Semantic Analysis - Document Clustering Flashcards
Document Clustering
- Unsupervised ML
- Don’t have pre-defined categories, there are no labels
- Put similar documents together (e.g., recipes)
- Put documents into a given # of clusters
Classification
- Supervised ML
- Set of categories
Methods of clustering
All about distance metrics.
- Centroid based: Try to find where the center of centroids are and then which centroid each document belongs to.
- Hierarchical based: break documents into two groups, then divide in two groups, then take those and break into two groups. Usually better, but they are slower.
K-means clustering
- Most popular algorithm in NLP for centroid clustering
- random pick k documents
- use semantic similarity, document similarity
- make each document a cluster of centroid it is closest to
- calculate a centroid in the exact center
- documents get reassigned to cluster
- keep going until no centroid need to be moved and no documents are reassigned
- kmeans is fast compared to other clustering algorithms and has broad applications
- to scale to massive datasets (think Google), index the centroids. For every center, query the nearest points. Takes more time to index, but access is very fast. 50x improvement in speed.
Problems
- Typically guessing k
- weakness, use random seeds to start with
- unlucky seeding because of random seed
- Simple and easy to understand
- Final cluster config depends on initial centroid allocation
- Need to choose the value of k
- Convergence - can get stuck
Hierarchical Clustering
Agnes (agglomerative nesting) - one big cluster, every document as a cluster, merge documents together, keep merging until all documents are merged into a super cluster. Ward’s minimum variance. Way to merge clusters. Pick one when the result will create the least amount of variance within the documents within the cluster.
Diana (divisive analysis) - start with super cluster, then split, then split, etc. Look within one cluster, look for farthest outlier, doc least like the other and break into another cluster, then move documents that are more similar to it with that cluster. Then repeat. Keep dividing. Done when one doc per cluster, but can stop sooner. Stop when if you continue dividing it would be difficult to tell the difference between clusters.
- We can cut the dendrogram wherever we want.
- Don’t have to decide ahead of time how many clusters because you can cut at different points in the tree.
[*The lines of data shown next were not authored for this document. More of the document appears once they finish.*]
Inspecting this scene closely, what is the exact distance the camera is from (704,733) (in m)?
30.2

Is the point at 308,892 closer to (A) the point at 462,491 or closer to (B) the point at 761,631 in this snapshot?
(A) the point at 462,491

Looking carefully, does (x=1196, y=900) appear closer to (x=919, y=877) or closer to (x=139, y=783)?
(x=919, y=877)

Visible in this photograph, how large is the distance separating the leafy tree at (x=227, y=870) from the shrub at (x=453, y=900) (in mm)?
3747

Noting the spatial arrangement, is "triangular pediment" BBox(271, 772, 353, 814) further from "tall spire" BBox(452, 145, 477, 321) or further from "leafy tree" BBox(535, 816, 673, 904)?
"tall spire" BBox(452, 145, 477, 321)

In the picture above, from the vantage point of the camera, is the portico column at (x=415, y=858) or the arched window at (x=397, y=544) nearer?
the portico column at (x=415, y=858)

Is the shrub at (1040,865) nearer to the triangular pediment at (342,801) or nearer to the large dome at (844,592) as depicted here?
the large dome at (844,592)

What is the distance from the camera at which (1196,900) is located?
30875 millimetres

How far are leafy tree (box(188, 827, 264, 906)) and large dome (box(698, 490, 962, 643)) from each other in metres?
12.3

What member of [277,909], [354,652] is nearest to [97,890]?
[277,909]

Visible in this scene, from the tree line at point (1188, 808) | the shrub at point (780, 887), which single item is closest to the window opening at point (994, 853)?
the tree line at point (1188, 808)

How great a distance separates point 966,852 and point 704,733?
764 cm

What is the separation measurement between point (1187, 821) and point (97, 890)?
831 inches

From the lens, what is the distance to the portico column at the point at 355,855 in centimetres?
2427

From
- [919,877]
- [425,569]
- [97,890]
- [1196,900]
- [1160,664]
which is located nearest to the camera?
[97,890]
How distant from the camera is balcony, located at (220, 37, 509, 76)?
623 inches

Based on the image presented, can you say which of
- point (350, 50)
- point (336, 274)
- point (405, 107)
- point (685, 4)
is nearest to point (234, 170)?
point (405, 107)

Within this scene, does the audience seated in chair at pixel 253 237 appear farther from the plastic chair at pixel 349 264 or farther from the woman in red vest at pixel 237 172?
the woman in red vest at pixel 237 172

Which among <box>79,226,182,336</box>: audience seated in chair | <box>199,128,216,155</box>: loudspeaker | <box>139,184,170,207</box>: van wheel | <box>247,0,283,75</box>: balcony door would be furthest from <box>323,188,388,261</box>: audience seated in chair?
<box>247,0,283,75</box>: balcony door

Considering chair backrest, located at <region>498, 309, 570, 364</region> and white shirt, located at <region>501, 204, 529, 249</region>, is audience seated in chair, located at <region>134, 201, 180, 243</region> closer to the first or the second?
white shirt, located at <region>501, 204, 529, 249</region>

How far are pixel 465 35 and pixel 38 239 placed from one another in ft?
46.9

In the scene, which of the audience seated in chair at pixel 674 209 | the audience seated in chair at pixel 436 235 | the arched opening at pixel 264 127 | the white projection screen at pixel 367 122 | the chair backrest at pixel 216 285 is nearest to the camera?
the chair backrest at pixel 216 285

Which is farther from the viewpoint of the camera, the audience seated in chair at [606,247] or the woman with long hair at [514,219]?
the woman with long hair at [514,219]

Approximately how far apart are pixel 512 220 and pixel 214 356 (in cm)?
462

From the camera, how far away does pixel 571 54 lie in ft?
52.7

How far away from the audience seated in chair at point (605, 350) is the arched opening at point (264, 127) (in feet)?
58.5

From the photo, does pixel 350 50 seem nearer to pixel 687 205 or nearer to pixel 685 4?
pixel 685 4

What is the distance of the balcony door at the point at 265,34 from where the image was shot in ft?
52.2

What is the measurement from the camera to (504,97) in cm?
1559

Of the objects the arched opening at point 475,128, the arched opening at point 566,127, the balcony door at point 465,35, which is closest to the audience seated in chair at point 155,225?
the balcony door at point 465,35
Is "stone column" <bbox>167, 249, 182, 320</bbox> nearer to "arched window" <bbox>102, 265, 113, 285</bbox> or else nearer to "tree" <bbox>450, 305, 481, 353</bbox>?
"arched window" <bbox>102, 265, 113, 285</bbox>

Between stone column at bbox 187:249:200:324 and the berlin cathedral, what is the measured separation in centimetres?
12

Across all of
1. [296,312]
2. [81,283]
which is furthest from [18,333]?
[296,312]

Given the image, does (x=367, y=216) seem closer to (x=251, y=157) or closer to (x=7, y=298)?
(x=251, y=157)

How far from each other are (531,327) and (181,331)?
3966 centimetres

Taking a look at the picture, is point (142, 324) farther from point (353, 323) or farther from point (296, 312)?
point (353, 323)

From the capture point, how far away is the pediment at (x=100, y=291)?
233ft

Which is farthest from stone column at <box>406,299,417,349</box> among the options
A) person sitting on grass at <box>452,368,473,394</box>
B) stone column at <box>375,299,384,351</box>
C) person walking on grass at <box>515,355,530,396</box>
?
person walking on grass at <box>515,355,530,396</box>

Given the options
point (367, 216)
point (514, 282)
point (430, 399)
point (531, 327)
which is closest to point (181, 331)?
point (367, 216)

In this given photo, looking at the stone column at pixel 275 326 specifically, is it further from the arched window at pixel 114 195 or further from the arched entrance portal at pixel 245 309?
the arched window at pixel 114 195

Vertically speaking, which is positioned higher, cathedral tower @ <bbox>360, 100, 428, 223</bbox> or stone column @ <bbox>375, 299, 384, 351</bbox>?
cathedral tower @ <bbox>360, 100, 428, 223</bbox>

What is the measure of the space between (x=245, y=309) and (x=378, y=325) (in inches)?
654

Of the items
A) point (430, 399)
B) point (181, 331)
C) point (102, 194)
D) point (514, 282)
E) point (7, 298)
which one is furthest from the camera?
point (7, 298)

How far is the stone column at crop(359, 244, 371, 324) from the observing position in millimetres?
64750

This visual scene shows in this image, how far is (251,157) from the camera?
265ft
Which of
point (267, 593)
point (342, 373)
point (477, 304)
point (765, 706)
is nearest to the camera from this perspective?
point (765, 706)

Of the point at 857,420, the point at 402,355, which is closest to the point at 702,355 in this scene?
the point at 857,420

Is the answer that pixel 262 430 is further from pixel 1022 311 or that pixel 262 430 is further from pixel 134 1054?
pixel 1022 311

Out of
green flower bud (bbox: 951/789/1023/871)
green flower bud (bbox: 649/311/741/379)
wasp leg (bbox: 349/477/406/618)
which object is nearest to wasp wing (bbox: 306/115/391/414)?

Principal Component Analysis
- Dimensionality reduction
- 2d lot even if there are 30000, etc. dimensions
Labelling clusters
- Top n features from TF-IDF values from centroid or average or all docs in a particular cluster
- List top 3 or 4 features to get a quick label
Cluster Cohesion
Measures how closely related objects are in a cluster
Cluster Separation
Measures how distinct or well-separated a cluster is from other clusters. Clusters should be as far apart as possible. If they aren’t far apart, then they should be one cluster.
F measure
Harmonic mean between precision and recall
Evaluating Cluster Quality
Internal measures
- Cluster Cohesion
- Cluster Separation
External measures
- Entropy
- F-measure
Entity Resolution
Identifying and linking/grouping different manifestations of the same real-world object, e.g., addressing the same person in text (can’t go just by the name), web pages of same business, etc.
Clustering on graphs
Querying over a graph (traversing a graph) is faster than joining many tables especially when talking about a trillion records.